- Supplied information
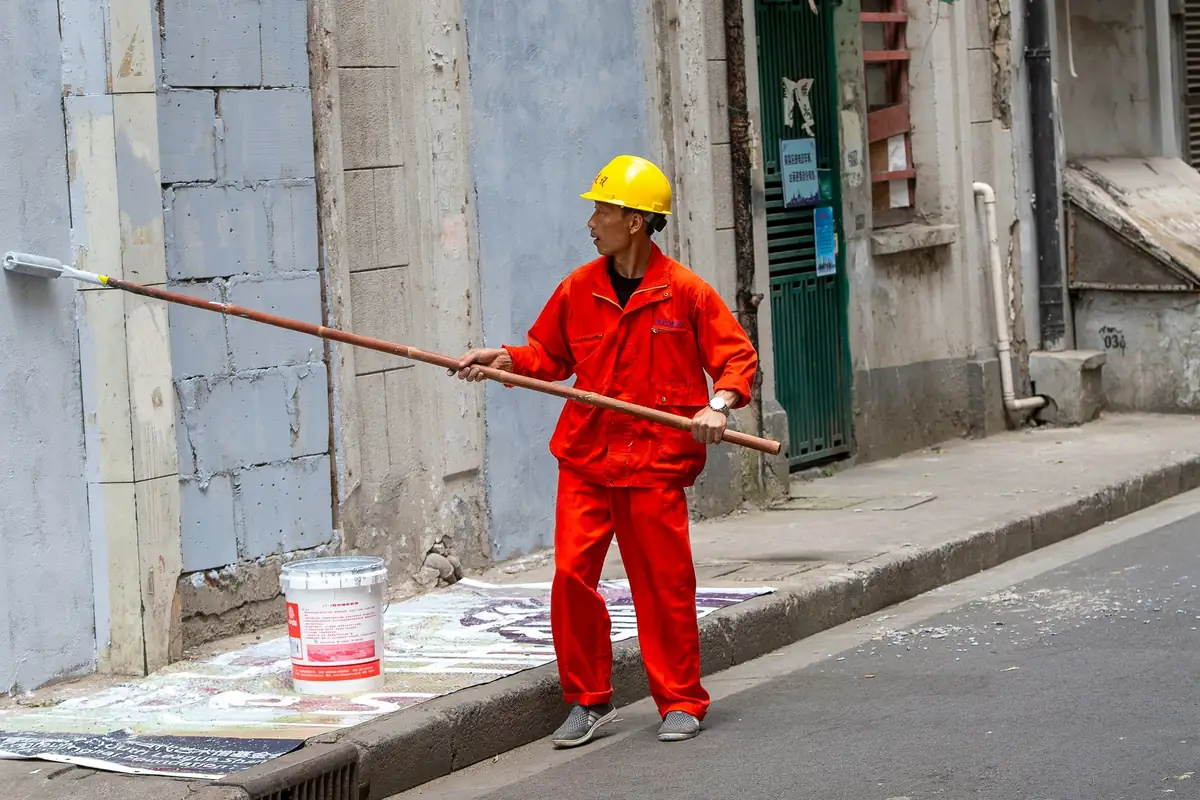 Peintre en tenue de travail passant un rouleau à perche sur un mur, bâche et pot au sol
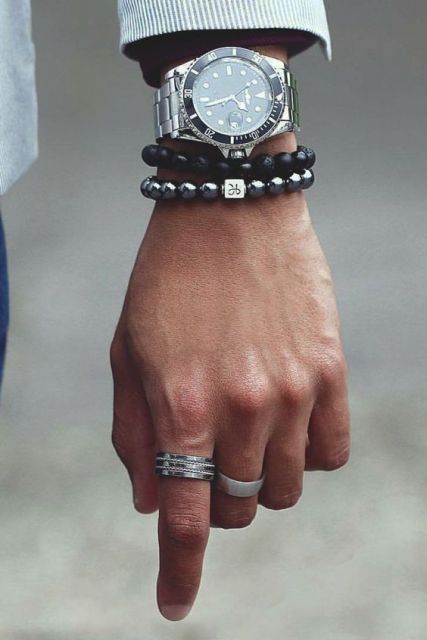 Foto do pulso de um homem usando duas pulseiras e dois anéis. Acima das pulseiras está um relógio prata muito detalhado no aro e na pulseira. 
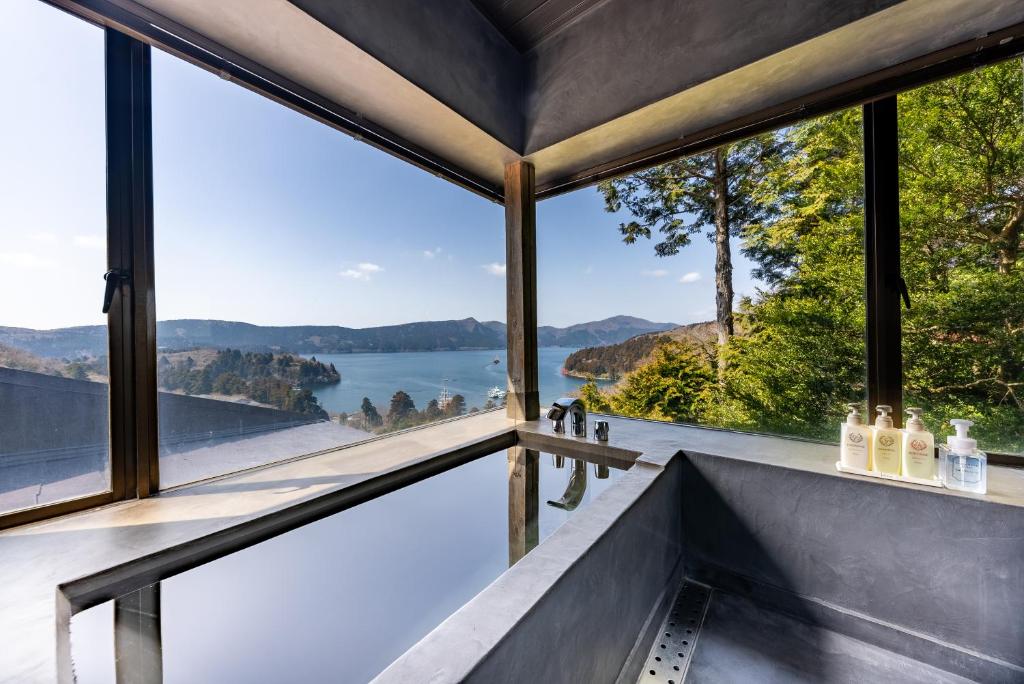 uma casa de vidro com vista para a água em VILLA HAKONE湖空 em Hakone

- Your task
Repeat word for word only the lines from the line holding "Foto do pulso" to the final line of the material, both included. Don't carry over any picture.

- Finished exercise
 Foto do pulso de um homem usando duas pulseiras e dois anéis. Acima das pulseiras está um relógio prata muito detalhado no aro e na pulseira. 
 uma casa de vidro com vista para a água em VILLA HAKONE湖空 em Hakone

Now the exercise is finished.